Mahkemece, bozma ilamına uyularak, ilâmında belirtilen gerekçe ile konusuz kalan dava hakkında karar verilmesine yer olmadığına dair karar verilmiştir.
Hükmün, davalı Kurum vekili tarafından temyiz edilmesi üzerine, temyiz isteklerinin süresinde olduğu anlaşıldıktan ve Tetkik Hâkimi ... tarafından düzenlenen raporla dosyadaki kâğıtlar okunduktan sonra işin gereği düşünüldü ve aşağıdaki karar tespit edildi.
Somut olayda; davac...sigortasına giriş tarihi olan 02.05.1980 tarihini Türkiye’de sigortalılık başlangıç tarihi olarak tespitini istemiş, mahkemece istem gibi davanın kabulüne dair hükmün davalı Kurum vekili tarafından temyiz edilmesi üzerine Dairemizce Almanya ülkesindeki prim iadesi bulunup bulunmadığı araştırılması ve sonucuna göre 6552 sayılı Yasa kapsamında Kurum tarafından çıkartılan 29.09.2014 tarih ve 2014/27 sayılı Genelgede gözetilerek, davacıya anılan Genelge kapsamında Kuruma başvurması için süre verilerek uyuşmazlığın devam edip etmediğinin belirlendikten sonra, sonucuna göre karar verilmesi yönünde hükmün bozulmasına karar verilmiş, mahkemece, bozma ilamına uyulmuş, mahkemece, E-SGM’den çıkartılan hizmet bilgisindeki Kurum tarafından kabul edilen 15.09.1977 – 15.09.1984 tarihleri arası yurtdışı borçlanılan dönem esas alınarak Kurumun ilk işe giriş tarihi olarak kabul ettiği dönemin istem tarihinden daha önceki bir tarih olan 15.09.1977 tarihi olduğundan bahisle davanın konusuz kaldığından bahisle karar verilmesine yer olmadığına dair hüküm kurulmuştur.

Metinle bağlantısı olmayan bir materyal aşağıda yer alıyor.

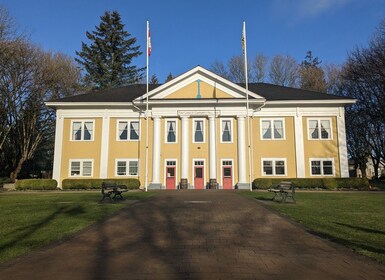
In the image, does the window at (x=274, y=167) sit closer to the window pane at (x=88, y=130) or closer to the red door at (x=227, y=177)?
the red door at (x=227, y=177)

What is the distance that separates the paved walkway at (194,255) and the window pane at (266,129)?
21.4 m

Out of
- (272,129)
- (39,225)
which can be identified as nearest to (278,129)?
(272,129)

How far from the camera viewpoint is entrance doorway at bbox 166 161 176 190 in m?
30.2

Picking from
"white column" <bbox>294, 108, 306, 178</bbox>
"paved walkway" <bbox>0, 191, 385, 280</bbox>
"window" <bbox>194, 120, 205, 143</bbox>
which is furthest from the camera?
"window" <bbox>194, 120, 205, 143</bbox>

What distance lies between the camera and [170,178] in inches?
1194

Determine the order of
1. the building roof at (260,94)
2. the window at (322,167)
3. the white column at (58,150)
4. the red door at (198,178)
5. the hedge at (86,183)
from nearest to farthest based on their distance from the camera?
the hedge at (86,183) < the red door at (198,178) < the window at (322,167) < the white column at (58,150) < the building roof at (260,94)

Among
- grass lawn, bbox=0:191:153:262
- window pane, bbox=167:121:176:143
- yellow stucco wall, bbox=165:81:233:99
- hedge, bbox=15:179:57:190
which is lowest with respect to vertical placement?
grass lawn, bbox=0:191:153:262

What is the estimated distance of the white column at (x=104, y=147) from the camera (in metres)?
30.6

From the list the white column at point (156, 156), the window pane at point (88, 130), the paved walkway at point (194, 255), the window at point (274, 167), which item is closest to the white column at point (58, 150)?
the window pane at point (88, 130)

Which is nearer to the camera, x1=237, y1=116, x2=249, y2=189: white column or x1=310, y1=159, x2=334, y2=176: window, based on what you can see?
x1=237, y1=116, x2=249, y2=189: white column

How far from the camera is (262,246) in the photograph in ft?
23.6

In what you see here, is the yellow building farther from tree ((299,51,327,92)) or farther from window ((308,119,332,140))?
tree ((299,51,327,92))

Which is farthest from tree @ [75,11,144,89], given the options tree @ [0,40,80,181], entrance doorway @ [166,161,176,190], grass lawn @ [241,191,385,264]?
grass lawn @ [241,191,385,264]

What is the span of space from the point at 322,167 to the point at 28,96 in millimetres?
31801
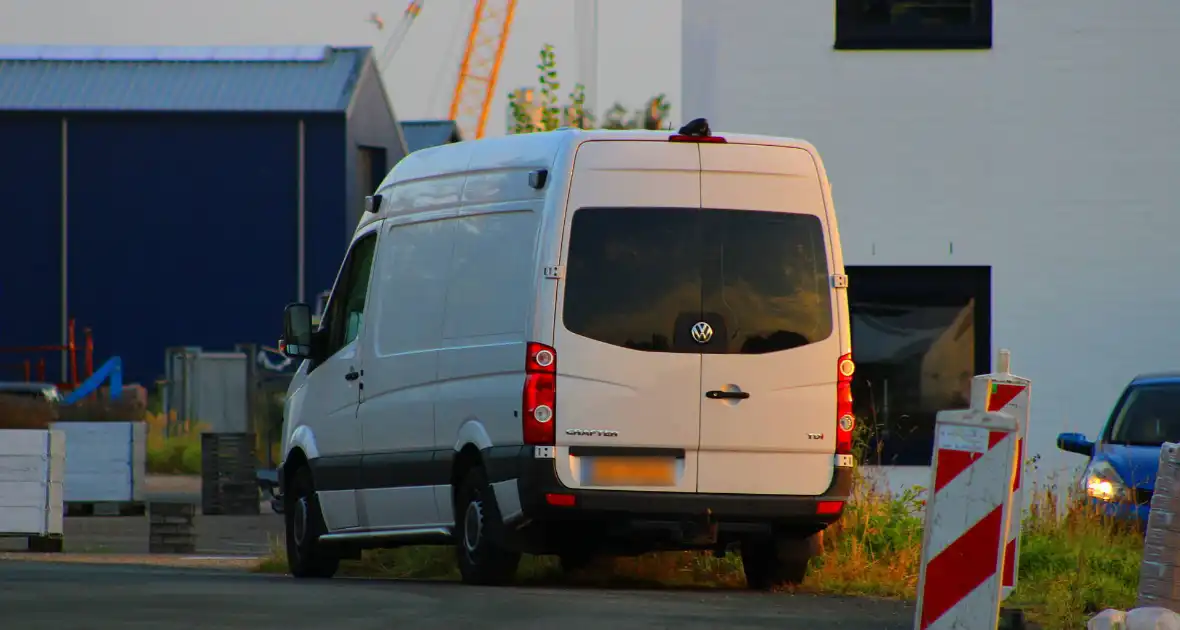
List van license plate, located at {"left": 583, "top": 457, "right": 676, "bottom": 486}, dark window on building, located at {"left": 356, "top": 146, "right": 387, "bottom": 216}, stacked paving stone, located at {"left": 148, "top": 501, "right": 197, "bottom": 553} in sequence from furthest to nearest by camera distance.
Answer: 1. dark window on building, located at {"left": 356, "top": 146, "right": 387, "bottom": 216}
2. stacked paving stone, located at {"left": 148, "top": 501, "right": 197, "bottom": 553}
3. van license plate, located at {"left": 583, "top": 457, "right": 676, "bottom": 486}

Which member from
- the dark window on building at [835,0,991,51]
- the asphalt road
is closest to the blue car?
the dark window on building at [835,0,991,51]

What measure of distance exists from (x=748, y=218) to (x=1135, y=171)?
289 inches

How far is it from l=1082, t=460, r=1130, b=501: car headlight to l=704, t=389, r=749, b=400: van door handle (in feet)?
14.1

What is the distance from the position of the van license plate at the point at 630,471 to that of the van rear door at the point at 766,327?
18 cm

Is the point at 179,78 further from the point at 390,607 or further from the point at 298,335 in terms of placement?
the point at 390,607

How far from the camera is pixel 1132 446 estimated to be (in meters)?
15.5

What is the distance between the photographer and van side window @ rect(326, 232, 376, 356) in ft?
44.9

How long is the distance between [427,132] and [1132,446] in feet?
182

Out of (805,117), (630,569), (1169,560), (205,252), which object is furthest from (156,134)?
(1169,560)

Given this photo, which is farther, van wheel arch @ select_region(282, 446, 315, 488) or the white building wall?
the white building wall

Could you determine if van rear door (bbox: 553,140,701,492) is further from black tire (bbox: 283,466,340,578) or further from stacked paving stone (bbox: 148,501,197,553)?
stacked paving stone (bbox: 148,501,197,553)

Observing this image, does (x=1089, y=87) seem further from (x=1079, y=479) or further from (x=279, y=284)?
(x=279, y=284)

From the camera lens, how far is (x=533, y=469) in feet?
37.4

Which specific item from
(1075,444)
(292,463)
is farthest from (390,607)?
(1075,444)
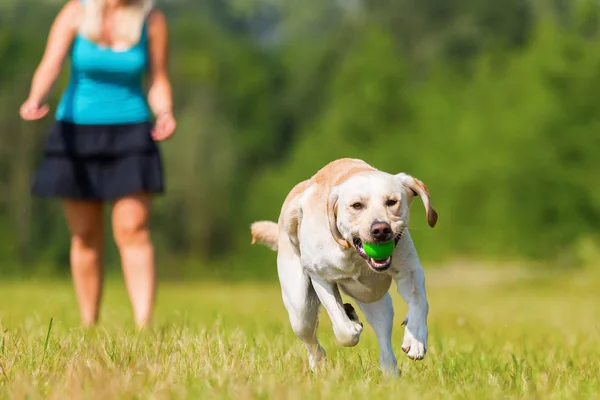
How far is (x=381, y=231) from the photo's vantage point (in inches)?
145

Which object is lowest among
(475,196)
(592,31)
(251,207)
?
(251,207)

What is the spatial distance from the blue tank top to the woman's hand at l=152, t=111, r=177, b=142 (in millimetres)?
107

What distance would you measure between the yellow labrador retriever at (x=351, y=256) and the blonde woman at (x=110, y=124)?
2.10 metres

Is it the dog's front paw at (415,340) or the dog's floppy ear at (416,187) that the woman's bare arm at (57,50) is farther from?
the dog's front paw at (415,340)

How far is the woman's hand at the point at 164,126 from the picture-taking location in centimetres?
626

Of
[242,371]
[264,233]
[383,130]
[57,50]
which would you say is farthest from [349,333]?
[383,130]

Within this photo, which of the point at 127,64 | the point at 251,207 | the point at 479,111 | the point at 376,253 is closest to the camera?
the point at 376,253

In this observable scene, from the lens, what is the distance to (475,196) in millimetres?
32344

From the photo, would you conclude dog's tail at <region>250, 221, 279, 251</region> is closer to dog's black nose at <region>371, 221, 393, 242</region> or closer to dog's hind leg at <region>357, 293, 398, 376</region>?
dog's hind leg at <region>357, 293, 398, 376</region>

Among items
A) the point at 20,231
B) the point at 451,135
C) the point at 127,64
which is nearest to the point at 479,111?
the point at 451,135

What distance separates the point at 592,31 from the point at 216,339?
937 inches

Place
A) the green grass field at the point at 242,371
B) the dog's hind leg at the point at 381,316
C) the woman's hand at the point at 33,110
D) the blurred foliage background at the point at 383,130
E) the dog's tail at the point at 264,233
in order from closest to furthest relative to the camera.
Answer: the green grass field at the point at 242,371 < the dog's hind leg at the point at 381,316 < the dog's tail at the point at 264,233 < the woman's hand at the point at 33,110 < the blurred foliage background at the point at 383,130

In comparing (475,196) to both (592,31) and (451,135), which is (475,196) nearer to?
(451,135)

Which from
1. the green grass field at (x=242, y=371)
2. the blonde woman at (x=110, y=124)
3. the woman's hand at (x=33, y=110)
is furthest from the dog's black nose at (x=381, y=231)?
the woman's hand at (x=33, y=110)
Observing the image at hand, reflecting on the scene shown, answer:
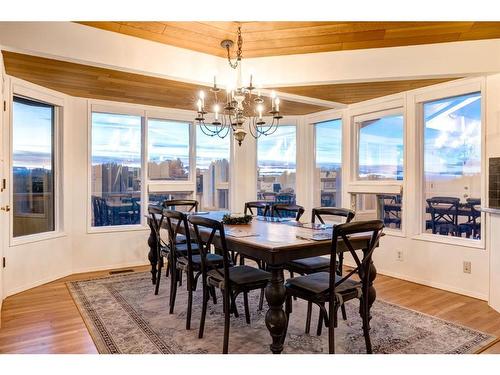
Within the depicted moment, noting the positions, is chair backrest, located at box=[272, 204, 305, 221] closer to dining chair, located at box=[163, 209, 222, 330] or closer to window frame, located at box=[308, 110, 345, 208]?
dining chair, located at box=[163, 209, 222, 330]

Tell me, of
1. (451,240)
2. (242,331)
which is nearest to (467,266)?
(451,240)

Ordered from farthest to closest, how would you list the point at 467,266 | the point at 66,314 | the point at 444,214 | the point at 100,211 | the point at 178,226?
the point at 100,211 → the point at 444,214 → the point at 467,266 → the point at 66,314 → the point at 178,226

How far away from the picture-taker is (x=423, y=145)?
162 inches

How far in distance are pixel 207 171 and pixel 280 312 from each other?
3.50 meters

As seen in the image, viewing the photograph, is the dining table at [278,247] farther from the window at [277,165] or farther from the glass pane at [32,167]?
the window at [277,165]

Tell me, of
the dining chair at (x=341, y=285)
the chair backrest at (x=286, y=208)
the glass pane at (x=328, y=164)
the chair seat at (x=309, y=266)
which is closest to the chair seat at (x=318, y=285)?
the dining chair at (x=341, y=285)

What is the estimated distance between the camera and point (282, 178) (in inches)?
221

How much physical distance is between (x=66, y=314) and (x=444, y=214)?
13.1 feet

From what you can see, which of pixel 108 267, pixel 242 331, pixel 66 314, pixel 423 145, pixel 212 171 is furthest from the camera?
pixel 212 171

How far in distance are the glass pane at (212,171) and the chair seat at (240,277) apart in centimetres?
277

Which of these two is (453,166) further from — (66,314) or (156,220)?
(66,314)

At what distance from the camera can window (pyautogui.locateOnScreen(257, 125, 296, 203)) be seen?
18.2 ft

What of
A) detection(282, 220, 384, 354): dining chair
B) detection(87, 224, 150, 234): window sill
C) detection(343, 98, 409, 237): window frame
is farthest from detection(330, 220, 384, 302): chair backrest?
detection(87, 224, 150, 234): window sill

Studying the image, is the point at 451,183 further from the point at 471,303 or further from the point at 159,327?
the point at 159,327
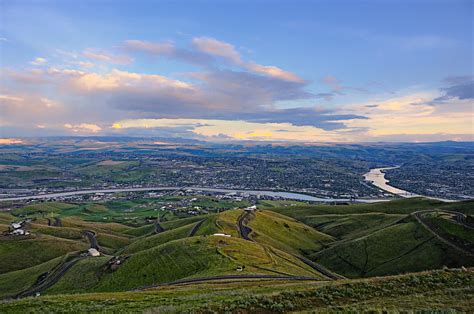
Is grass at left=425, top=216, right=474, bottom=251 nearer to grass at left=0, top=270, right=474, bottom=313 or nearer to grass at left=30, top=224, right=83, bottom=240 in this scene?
grass at left=0, top=270, right=474, bottom=313

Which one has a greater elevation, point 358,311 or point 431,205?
point 358,311

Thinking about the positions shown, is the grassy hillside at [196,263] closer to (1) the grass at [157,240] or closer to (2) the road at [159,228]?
(1) the grass at [157,240]

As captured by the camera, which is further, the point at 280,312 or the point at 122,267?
the point at 122,267

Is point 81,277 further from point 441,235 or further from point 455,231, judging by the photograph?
point 455,231

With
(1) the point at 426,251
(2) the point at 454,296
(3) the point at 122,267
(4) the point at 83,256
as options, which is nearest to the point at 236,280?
(2) the point at 454,296

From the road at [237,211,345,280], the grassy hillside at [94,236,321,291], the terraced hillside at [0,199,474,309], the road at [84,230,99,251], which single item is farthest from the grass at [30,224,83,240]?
the road at [237,211,345,280]

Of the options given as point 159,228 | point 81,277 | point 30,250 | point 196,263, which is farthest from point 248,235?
point 30,250

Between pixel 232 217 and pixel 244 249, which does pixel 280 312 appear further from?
pixel 232 217

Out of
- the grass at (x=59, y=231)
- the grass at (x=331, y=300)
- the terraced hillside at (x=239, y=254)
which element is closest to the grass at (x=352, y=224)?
the terraced hillside at (x=239, y=254)

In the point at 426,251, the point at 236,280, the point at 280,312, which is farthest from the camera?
the point at 426,251
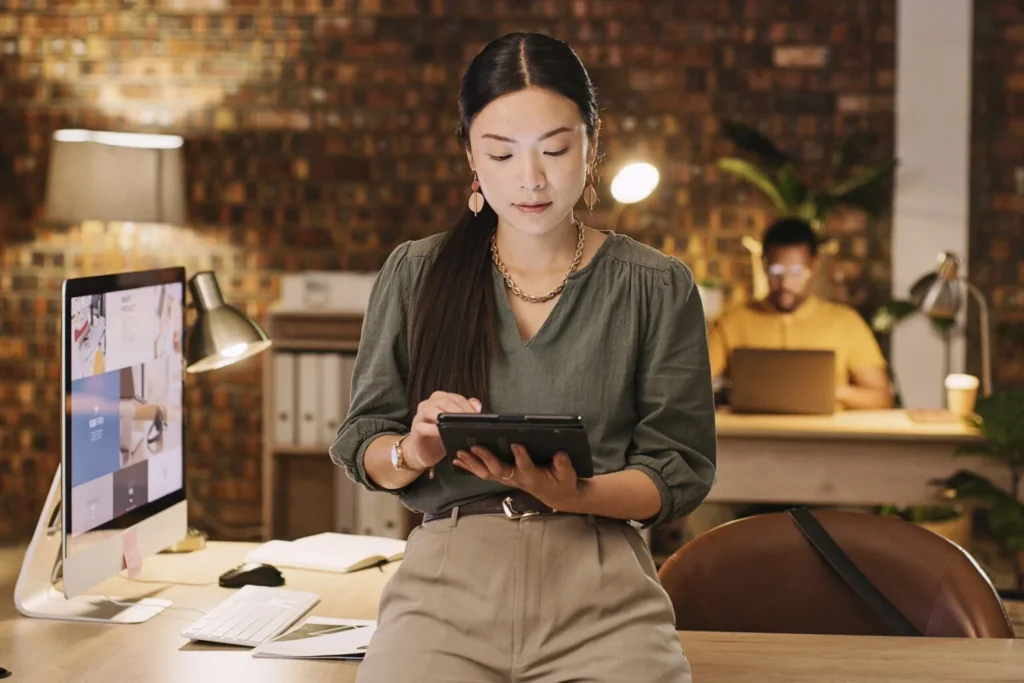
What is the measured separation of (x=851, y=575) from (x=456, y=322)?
2.51 ft

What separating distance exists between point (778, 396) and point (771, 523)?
204 cm

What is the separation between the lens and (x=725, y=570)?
6.14 feet

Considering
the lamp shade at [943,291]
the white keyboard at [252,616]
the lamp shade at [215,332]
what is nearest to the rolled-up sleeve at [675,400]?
the white keyboard at [252,616]

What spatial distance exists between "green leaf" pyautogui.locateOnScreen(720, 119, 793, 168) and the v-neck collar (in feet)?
11.0

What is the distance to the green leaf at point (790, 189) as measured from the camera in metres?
4.62

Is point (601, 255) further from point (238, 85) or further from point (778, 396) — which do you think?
point (238, 85)

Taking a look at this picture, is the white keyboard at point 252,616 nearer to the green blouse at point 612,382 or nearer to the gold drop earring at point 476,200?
the green blouse at point 612,382

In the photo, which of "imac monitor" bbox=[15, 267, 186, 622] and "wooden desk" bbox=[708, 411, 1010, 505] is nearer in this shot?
"imac monitor" bbox=[15, 267, 186, 622]

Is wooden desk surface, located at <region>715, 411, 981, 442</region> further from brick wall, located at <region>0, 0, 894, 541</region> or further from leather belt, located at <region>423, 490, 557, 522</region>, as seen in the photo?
leather belt, located at <region>423, 490, 557, 522</region>

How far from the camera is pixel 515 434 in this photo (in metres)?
1.24

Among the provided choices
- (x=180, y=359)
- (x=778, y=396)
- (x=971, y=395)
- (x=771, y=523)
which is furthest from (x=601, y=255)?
(x=971, y=395)

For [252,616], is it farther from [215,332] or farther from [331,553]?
[215,332]

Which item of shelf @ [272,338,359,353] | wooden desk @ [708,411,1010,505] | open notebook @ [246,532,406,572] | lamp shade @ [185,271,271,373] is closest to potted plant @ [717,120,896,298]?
wooden desk @ [708,411,1010,505]

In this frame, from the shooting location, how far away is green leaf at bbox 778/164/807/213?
15.2 ft
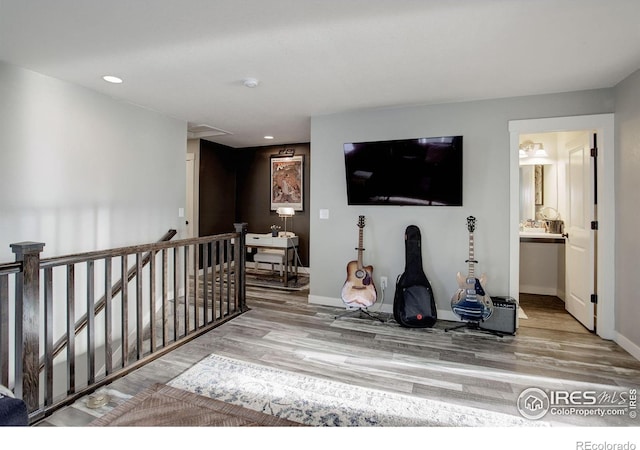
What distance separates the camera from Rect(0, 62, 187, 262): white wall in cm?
263

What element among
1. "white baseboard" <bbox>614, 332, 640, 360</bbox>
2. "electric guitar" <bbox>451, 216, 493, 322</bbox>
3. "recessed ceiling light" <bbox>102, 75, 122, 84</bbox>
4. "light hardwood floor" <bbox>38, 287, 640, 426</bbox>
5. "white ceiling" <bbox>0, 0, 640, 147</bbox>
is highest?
"recessed ceiling light" <bbox>102, 75, 122, 84</bbox>

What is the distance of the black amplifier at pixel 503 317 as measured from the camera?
305 cm

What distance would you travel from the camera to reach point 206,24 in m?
1.99

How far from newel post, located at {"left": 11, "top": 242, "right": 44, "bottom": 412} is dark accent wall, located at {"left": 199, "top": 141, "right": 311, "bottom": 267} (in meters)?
3.64

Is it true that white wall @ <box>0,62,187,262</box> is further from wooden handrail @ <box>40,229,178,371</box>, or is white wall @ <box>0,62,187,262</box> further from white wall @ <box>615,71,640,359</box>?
white wall @ <box>615,71,640,359</box>

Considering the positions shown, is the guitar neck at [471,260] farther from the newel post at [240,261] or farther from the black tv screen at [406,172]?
the newel post at [240,261]

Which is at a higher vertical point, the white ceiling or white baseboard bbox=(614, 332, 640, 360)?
the white ceiling

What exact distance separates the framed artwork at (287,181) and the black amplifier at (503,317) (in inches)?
137

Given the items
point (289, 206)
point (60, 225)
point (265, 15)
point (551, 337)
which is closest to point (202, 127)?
point (289, 206)

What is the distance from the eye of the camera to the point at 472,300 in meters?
3.03

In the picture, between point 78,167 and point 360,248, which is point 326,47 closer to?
point 360,248

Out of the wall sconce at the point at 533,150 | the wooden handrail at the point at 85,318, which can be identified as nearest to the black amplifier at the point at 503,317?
the wall sconce at the point at 533,150

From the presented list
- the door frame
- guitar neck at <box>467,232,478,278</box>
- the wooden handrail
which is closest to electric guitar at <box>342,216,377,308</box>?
guitar neck at <box>467,232,478,278</box>

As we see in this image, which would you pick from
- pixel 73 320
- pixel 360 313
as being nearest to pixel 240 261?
pixel 360 313
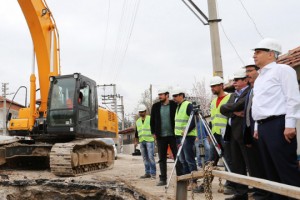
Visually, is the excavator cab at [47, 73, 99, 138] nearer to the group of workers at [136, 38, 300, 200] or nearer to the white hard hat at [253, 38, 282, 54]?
the group of workers at [136, 38, 300, 200]

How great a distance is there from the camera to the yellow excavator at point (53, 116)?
29.8 feet

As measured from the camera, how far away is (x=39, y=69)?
977 cm

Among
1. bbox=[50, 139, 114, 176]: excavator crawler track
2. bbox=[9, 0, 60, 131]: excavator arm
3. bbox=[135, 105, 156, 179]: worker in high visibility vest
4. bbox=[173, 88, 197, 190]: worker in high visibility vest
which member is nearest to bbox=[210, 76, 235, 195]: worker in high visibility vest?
bbox=[173, 88, 197, 190]: worker in high visibility vest

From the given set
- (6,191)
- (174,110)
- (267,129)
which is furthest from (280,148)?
(6,191)

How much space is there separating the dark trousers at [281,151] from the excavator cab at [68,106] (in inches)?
257

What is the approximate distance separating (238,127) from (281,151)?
1546mm

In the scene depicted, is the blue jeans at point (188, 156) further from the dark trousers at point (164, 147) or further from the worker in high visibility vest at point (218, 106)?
the dark trousers at point (164, 147)

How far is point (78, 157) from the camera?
9.11m

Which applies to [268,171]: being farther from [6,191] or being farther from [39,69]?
[39,69]

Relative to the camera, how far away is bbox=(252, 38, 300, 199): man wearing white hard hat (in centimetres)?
310

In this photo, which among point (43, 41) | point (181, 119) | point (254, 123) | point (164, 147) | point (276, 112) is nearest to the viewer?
point (276, 112)

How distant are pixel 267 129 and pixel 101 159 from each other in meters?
8.22

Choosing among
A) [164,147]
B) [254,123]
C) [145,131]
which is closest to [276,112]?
[254,123]

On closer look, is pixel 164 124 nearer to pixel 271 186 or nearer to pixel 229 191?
pixel 229 191
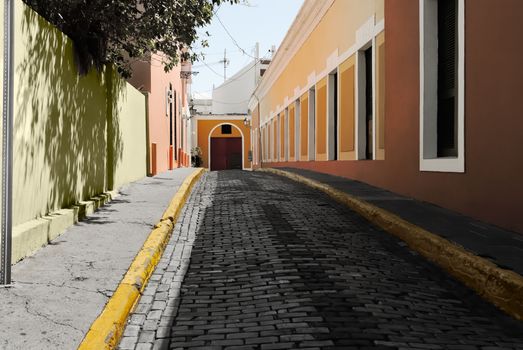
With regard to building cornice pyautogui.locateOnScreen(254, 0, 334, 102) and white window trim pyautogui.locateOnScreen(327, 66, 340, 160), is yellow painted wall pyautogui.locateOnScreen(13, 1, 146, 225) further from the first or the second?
building cornice pyautogui.locateOnScreen(254, 0, 334, 102)

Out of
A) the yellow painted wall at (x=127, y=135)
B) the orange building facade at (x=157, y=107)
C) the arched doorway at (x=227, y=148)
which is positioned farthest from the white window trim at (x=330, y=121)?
the arched doorway at (x=227, y=148)

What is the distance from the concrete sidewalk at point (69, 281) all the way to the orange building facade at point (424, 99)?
12.5 ft

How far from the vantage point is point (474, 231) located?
5953 millimetres

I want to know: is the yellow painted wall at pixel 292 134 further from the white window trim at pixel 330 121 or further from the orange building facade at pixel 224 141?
the orange building facade at pixel 224 141

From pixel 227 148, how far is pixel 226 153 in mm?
405

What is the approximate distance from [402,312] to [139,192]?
7401mm

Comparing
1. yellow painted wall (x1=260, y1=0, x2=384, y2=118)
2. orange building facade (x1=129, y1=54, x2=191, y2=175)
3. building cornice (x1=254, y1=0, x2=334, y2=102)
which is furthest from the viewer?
building cornice (x1=254, y1=0, x2=334, y2=102)

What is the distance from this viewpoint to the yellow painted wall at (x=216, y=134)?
4444 cm

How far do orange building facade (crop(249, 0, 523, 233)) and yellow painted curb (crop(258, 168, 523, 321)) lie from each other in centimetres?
91

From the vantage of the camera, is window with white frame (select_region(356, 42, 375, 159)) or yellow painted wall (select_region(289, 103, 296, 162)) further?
yellow painted wall (select_region(289, 103, 296, 162))

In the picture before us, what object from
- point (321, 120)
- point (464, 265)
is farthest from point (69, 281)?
point (321, 120)

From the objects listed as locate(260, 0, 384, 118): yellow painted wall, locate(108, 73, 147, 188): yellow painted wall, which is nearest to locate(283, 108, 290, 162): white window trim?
locate(260, 0, 384, 118): yellow painted wall

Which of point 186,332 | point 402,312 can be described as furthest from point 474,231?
point 186,332

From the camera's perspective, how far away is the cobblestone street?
3484 millimetres
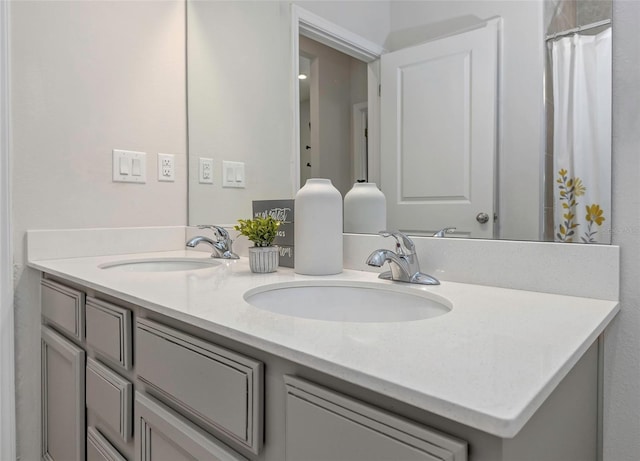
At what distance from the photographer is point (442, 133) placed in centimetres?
99

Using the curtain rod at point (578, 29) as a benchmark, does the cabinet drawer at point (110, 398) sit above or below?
below

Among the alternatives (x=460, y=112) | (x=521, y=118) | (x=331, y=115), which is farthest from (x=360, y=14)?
(x=521, y=118)

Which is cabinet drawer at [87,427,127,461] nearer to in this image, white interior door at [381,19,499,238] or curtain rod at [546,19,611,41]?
white interior door at [381,19,499,238]

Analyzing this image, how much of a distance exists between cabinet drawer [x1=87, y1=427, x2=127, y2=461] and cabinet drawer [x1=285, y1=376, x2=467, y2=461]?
631 mm

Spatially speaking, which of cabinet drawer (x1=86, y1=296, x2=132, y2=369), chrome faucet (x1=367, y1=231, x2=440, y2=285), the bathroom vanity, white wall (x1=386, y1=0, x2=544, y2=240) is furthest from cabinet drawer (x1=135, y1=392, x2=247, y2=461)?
white wall (x1=386, y1=0, x2=544, y2=240)

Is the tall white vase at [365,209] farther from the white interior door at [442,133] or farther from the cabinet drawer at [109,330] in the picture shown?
the cabinet drawer at [109,330]

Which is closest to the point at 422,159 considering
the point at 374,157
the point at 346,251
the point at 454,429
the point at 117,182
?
the point at 374,157

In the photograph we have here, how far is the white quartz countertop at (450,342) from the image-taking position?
379 millimetres

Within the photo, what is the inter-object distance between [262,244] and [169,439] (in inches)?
21.3

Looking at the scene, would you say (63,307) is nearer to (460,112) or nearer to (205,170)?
(205,170)

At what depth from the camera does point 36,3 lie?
1.35 meters

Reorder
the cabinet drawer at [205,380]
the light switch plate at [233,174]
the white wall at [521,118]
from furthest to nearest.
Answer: the light switch plate at [233,174] < the white wall at [521,118] < the cabinet drawer at [205,380]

Mahkemenin Yargıtay Dairesince verilen bozma kararına uyması sonunda, kendisi için o kararda gösterilen şekilde inceleme ve araştırma yaparak, yine o kararda belirtilen hukuki esaslar gereğince hüküm verme yükümlülüğü doğar. “Usuli kazanılmış hak” olarak tanımlayacağımız bu olgu mahkemeye, hükmüne uyduğu Yargıtay bozma kararında belirtilen çerçevede işlem yapma ve hüküm kurma zorunluluğu getirdiği gibi, mahkemenin kararını bozmuş olan Yargıtay Hukuk
./..
Dairesince de, sonradan, ilk bozma kararı ile benimsemiş olduğu esaslara usuli kazanılmış hakka aykırı bir şekilde ikinci bir bozma kararı verilememektedir (09.05.1960 gün ve 21/9 sayılı Yargıtay İçtihadı Birleştirme Kararı, Hukuk Genel Kurulu’nun 12.07.2006 gün, 2006/9-508 E., 2006/521 sayılı kararı).
Mahkemenin, Yargıtay’ın bozma kararına uyması ile bozma kararı lehine olan taraf yararına bir usuli kazanılmış hak doğabileceği gibi, bazı konuların bozma kararı kapsamı dışında kalması yolu ile de usuli kazanılmış hak gerçekleşebilir. (Prof. Dr. Baki KURU, Usulî Müktesep Hak (Usule İlişkin Kazanılmış Hak), ...
Yukarıda belirtilen hukuki ve fiili durumlar ışığında, Mahkemece bozma kararına uyulmasına karar verilmesine rağmen, bozma ilamı gereği yerine getirilmemiştir.
Yapılacak iş; davacının ...primlerinin iadesi olup olmadığı araştırılıp, davacının... hizmetlerinin tasfiyesinin tespit edilmesi halinde, tespit edilen hizmetlerin sigortalılık başlangıcına esas alınamayacağı dikkate alınmalı; öte yandan 6552 sayılı Kanun kapsamında Kurum tarafından çıkartılan 29.09.2014 tarih ve 2014/27 sayılı Genelge uyarınca davacı tarafa Kuruma başvurması için süre verilmeli, uyuşmazlığın devam edip etmediği tespit edilip, varılacak sonuca göre karar verilmelidir.
Anılan maddi ve hukuki olgular gözetilmeksizin eksik araştırma ve inceleme ile yazılı şekilde karar verilmesi, usul ve yasaya aykırı olup, bozma nedenidir.
O hâlde, davalı Kurum vekilinin bu yönleri amaçlayan temyiz itirazları kabul edilmeli ve hüküm bozulmalıdır.
SONUÇ: Temyiz edilen hükmün yukarıda açıklanan nedenlerle BOZULMASINA, 11.06.2015 gününde oybirliğiyle karar verildi.